Таких дилетантов-идеалистов мы встречаем в жизни на каждом шагу, ими у нас хоть пруд пруди. Они представляют собой вопиющее зло нашей жизни, чуть ли не в большей еще степени, чем Орловы, потому что последние играют в открытую и по крайней мере никогда не обманывают. Дилетанты же, суя вам в руку грязь под видом золота, способны исказить, испортить всякое дело. Как Зинаида Федоровна, так и ‘неизвестный человек’ являются перед нами именно подобного рода дилетантами своих излюбленных идеалов.
Зинаида Федоровна принадлежала к большому свету, была изнежена и избалована жизнью, но тем не менее чувствовала себя глубоко несчастной. Автор не знакомит нас с ее прошлым, но из ее намеков мы можем судить, как оно было хорошо:
‘Когда я, например, думаю о прошлом, — рассказывает она, — о своей тогдашней жизни… ну, о людях вообще, то все это сливается у меня в одно — в образ моей мачехи. Грубая, наглая, бездушная, фальшивая и к тому же еще морфинистка. Отец, слабый и бесхарактерный, женился на моей матери из-за денег и вогнал ее в чахотку, а эту вот, свою вторую жену, мою мачеху, любит страстно, без памяти… Натерпелась я!’

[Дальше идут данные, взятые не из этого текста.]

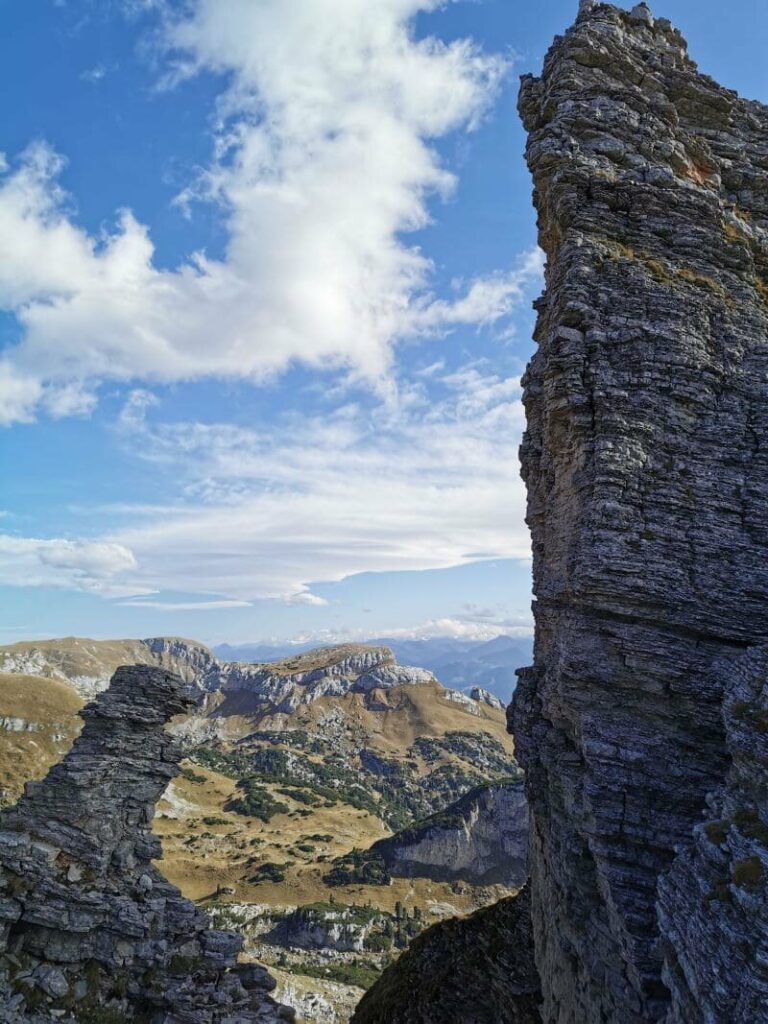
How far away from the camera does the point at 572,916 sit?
23141 millimetres

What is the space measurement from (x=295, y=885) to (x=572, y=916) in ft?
382

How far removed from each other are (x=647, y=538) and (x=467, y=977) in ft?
102

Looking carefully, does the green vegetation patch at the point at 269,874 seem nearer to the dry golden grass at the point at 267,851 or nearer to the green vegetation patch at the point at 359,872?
the dry golden grass at the point at 267,851

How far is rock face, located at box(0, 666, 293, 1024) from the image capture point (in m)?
28.5

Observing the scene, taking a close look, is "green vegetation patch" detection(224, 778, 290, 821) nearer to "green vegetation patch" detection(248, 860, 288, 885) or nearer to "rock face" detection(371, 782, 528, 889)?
"green vegetation patch" detection(248, 860, 288, 885)

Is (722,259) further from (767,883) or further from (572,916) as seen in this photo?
(572,916)

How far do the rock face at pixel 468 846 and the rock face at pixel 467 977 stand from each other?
98.7m

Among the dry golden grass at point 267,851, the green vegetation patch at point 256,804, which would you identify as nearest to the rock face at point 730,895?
the dry golden grass at point 267,851

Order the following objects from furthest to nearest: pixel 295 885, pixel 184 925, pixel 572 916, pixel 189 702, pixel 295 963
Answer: pixel 295 885 < pixel 295 963 < pixel 189 702 < pixel 184 925 < pixel 572 916

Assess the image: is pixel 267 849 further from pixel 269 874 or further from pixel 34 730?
pixel 34 730

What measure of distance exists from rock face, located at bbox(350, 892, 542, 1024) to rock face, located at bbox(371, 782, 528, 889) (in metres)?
98.7

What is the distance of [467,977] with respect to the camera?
3425 cm

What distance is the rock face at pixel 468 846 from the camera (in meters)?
130

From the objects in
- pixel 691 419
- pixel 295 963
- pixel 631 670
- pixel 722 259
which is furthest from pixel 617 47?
pixel 295 963
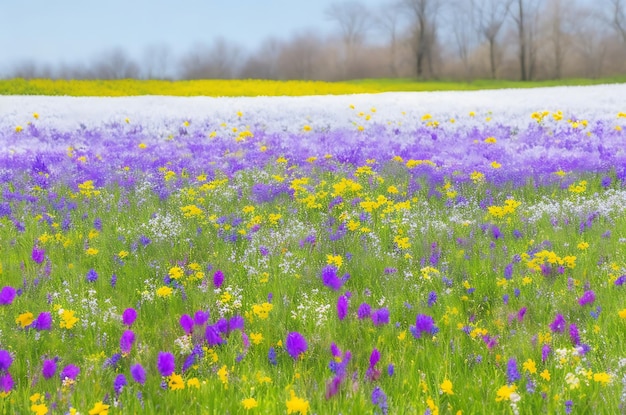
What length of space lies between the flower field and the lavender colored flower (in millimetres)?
42

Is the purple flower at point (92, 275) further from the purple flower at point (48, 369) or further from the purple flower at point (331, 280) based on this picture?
the purple flower at point (331, 280)

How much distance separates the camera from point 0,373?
2.76 m

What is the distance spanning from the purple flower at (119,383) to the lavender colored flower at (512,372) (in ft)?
6.03

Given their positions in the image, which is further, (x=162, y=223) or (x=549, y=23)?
(x=549, y=23)

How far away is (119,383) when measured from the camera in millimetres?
2676

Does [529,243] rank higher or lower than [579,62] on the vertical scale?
lower

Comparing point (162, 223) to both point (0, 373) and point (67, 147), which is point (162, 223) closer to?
point (0, 373)

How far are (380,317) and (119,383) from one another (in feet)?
4.82

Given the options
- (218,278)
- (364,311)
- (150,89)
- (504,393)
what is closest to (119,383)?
(218,278)

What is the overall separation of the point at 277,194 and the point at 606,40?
64.0 meters

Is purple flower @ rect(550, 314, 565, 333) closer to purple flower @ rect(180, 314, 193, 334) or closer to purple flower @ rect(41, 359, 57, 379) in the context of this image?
purple flower @ rect(180, 314, 193, 334)

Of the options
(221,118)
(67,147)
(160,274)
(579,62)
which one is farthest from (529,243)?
(579,62)

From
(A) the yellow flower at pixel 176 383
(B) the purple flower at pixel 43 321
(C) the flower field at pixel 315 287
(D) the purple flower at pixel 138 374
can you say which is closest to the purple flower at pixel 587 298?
(C) the flower field at pixel 315 287

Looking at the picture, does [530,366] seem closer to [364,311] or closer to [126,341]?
[364,311]
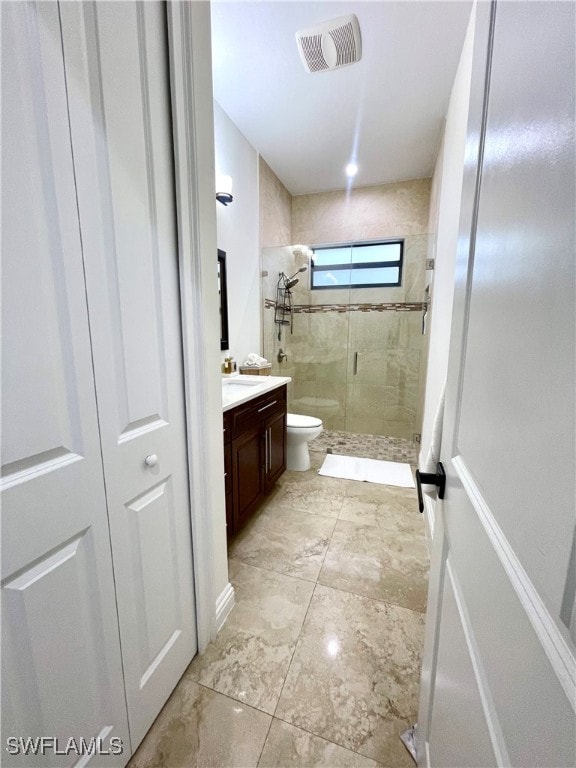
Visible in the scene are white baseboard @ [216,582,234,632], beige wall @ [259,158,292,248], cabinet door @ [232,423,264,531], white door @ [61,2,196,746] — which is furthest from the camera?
beige wall @ [259,158,292,248]

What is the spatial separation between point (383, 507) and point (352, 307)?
90.6 inches

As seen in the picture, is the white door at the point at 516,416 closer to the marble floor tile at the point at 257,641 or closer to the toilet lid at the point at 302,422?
the marble floor tile at the point at 257,641

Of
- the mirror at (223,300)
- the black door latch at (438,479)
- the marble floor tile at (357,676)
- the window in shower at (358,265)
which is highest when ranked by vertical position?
the window in shower at (358,265)

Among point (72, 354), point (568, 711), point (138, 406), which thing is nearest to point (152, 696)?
point (138, 406)

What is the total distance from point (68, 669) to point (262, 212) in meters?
3.26

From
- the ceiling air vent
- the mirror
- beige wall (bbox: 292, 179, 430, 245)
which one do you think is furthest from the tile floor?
beige wall (bbox: 292, 179, 430, 245)

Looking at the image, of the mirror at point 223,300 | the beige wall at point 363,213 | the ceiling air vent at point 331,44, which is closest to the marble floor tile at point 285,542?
the mirror at point 223,300

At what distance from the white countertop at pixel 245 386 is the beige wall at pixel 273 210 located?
1489mm

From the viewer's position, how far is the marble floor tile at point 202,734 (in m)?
0.91

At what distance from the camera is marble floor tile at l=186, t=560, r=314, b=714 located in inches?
43.5

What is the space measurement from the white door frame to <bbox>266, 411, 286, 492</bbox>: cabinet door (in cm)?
89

Почти девочкой выдали ее замуж за престарелого чиновника6, окружили роскошью, комфортом. Все желания и прихоти ее немедленно удовлетворялись. Но недоставало в ее жизни одного, и самого главного для молодой женщины, — той истинной человеческой любви, которая заключалась бы не в одной чувственности, а в духовной солидарности. Не найдя такой любви в муже, она начала искать ее на стороне, и началась та преступная и отвратительная жизнь взаимных обманов и лицемерного притворства, какой довольствуются столь многие светские женщины. Но Зинаида Федоровна не могла довольствоваться постыдным извращением идеала семейной жизни и счастья. ‘В эти шесть лет, — рассказывает она о своем семейном аде, — сначала играть в любовь и воображать, что она есть, потом обманывать друг друга и каждую минуту дрожать от мысли, что не сумеешь, краснеть от того, что неискусно обманываешь, улыбаться, когда стыдно, и целовать, когда чувствуешь физическое отвращение, — и все это ради чего? Ради того, чтобы быть на хорошем счету у людей, мнение которых презираешь, ради того, чтобы есть, пить, спать, наряжаться, говорить пошлости, чтобы не нарушать порядка, который установился только потому, что люди, подчинившиеся этому порядку, не знали, что такое истинная любовь, искренность, свобода…’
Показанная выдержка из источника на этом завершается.